Lignin is the second most abundant component of plant cell walls, which not only improves plant cell wall strength and stem bending resistance but is also associated with the formation of a protective layer in AZ cells during the process of abscission [40, 41]. Lignin is a complex phenolic polymer, and its monomers are synthesized via the shikimate pathway, the phenylpropane pathway, and the lignin-specific pathway [42]. PAL and 4CL are key enzymes in the phenylpropane metabolic pathway. PAL converts phenylalanine to cinnamic acid, whereas 4CL catalyzes the conversion of 4-coumaric acid, ferulic acid, and other acids to generate corresponding CoA thioesters, providing a substrate for lignin synthesis [43]. PAL inhibition decreases the lignin content, which affects plant growth and development [44, 45]. We found that the lignin content was significantly greater in T2 than in T0 and that the PAL and 4CL genes were significantly upregulated in T2. Similarly, PAL overexpression increased lignin content in Arabidopsis [46] and promoted P. avium fruit abscission [47]. The upregulated expression of the 4CL gene promoted lignin biosynthesis in Boehmeria nivea [48] and Ginkgo biloba [43]. In addition, POD can catalyze the production of lignin from alcohols [46, 49]. In a previous study, POD activity was significantly increased in T2 [22], and 9 POD genes were significantly upregulated in T2, which may be related to the removal of excessive H₂O₂ and lignin synthesis during leaf abscission in C. paliurus. These results suggest that the upregulation of lignin synthesis-related genes leads to lignin accumulation, which plays an important role in promoting leaf abscission and the formation of the protective layer in C. paliurus.
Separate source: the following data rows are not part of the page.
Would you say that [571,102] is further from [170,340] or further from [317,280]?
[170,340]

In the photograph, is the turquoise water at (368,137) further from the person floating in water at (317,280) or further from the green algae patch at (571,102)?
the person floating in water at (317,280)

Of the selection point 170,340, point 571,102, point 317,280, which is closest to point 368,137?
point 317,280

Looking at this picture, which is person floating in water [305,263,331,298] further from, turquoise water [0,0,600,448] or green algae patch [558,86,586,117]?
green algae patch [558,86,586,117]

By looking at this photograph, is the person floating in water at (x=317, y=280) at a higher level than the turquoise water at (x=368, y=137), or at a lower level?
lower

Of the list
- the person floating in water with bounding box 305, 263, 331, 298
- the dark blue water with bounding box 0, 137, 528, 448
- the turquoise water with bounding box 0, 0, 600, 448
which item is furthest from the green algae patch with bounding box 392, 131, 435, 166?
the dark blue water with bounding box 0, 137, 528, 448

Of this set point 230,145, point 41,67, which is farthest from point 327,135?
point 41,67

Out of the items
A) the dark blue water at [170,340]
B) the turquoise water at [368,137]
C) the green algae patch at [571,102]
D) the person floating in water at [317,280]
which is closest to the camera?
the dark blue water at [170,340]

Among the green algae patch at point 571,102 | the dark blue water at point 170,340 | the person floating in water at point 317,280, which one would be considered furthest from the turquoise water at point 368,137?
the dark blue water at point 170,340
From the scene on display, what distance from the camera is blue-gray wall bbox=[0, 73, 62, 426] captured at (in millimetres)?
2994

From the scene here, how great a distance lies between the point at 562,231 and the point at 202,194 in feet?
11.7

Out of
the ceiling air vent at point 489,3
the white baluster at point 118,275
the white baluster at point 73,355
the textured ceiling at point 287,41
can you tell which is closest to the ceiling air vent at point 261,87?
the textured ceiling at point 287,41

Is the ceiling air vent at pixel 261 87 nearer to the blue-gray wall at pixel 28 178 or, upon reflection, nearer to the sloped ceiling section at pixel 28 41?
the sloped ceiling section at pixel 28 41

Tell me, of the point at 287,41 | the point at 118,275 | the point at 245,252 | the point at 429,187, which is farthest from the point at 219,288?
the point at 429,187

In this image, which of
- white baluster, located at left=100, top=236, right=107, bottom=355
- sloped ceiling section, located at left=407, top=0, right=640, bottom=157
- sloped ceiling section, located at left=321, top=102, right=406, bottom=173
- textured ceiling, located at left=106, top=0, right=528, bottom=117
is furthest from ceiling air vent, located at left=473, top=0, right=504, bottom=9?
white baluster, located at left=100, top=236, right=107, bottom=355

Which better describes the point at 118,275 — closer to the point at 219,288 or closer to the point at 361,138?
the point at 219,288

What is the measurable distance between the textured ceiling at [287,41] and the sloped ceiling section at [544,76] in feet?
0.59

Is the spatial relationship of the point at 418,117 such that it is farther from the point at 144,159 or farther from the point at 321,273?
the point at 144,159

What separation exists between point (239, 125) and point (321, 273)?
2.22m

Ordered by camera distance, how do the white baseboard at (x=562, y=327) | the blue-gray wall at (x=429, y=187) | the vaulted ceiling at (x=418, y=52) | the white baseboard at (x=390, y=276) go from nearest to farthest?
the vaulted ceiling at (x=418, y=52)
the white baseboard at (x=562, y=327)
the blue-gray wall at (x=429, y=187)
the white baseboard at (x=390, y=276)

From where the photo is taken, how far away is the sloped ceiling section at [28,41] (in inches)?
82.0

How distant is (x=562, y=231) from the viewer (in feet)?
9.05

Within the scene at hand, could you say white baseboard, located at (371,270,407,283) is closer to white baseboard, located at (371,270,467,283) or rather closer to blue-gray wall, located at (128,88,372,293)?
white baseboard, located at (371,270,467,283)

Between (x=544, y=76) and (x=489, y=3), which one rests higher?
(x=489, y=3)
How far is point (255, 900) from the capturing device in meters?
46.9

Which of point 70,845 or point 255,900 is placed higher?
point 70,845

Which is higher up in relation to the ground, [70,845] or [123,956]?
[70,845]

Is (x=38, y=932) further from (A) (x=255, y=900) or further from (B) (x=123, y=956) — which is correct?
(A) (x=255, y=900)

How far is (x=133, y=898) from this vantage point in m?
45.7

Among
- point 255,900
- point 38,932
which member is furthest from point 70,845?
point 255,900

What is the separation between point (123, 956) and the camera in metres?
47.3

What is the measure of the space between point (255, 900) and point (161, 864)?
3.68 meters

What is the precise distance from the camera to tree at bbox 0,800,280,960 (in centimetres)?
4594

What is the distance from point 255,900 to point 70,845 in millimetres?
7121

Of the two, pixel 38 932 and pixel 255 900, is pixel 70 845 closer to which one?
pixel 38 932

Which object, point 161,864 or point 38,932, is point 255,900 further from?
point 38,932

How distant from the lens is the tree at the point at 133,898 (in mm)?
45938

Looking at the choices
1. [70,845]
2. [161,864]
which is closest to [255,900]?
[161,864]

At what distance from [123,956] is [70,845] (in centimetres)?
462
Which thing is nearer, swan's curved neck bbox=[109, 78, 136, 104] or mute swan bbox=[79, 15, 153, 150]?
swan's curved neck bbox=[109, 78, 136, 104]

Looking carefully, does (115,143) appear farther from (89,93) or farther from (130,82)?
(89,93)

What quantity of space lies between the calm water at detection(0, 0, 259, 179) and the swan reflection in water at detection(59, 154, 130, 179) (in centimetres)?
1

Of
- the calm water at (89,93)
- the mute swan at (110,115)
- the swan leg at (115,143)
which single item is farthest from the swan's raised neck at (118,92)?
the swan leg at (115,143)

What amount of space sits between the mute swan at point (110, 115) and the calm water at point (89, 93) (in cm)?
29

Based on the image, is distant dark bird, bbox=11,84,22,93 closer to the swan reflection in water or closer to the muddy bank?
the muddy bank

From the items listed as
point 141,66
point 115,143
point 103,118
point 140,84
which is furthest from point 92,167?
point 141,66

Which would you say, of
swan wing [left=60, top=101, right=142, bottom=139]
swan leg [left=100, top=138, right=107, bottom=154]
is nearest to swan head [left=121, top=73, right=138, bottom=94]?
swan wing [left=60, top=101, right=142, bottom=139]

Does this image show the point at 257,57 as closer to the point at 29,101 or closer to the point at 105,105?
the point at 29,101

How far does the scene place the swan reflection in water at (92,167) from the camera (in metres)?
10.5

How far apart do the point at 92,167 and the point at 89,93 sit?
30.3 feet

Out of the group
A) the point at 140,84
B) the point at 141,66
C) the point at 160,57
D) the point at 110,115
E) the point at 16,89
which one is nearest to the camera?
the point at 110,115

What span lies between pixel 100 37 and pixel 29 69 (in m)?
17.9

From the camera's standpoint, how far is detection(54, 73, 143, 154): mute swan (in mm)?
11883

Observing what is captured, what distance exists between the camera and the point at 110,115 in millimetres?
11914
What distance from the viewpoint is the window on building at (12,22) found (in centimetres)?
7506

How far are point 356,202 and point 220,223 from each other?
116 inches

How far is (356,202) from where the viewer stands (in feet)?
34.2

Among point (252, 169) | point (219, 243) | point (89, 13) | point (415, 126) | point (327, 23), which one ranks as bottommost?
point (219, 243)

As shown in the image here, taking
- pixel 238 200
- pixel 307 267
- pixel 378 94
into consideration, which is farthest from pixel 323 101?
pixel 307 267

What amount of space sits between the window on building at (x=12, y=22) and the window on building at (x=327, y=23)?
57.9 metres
Flavonoids promote the expression of enzymatic antioxidants such as catalase, superoxide dismutase, and glutathione peroxidase in cells [50], which can eliminate and mitigate damage caused by abiotic stresses [51]. Flavonoid synthesis is regulated by a complex network; CHS is the first key enzyme that catalyzes flavonoid biosynthesis, and its overexpression increases anthocyanin biosynthesis, which in turn increases plant adaptation to adversity, maintains the highest photosynthetic capacity and causes the least damage [52]. Our study revealed that CHS genes were significantly upregulated in T2, possibly because H₂O₂ accumulation during leaf abscission activated flavonoid biosynthesis, which stimulated the expression of enzymatic antioxidants to scavenge excess ROS. In addition, CHS plays an important role in regulating flavonoid content and leaf color changes in plants [53], and its differential expression affects color changes in Hosta plantaginea flowers [54], soybean seed coats [55] and Alternanthera bettzickiana leaves [56]. Previous studies revealed that the color of leaves gradually changed from green to yellow during leaf abscission in C. paliurus [22], and the CHS gene was significantly upregulated in T2, which was consistent with the results of upregulated expression of the CHS gene, causing the leaves of Gleditsia sinensis to turn yellow [57].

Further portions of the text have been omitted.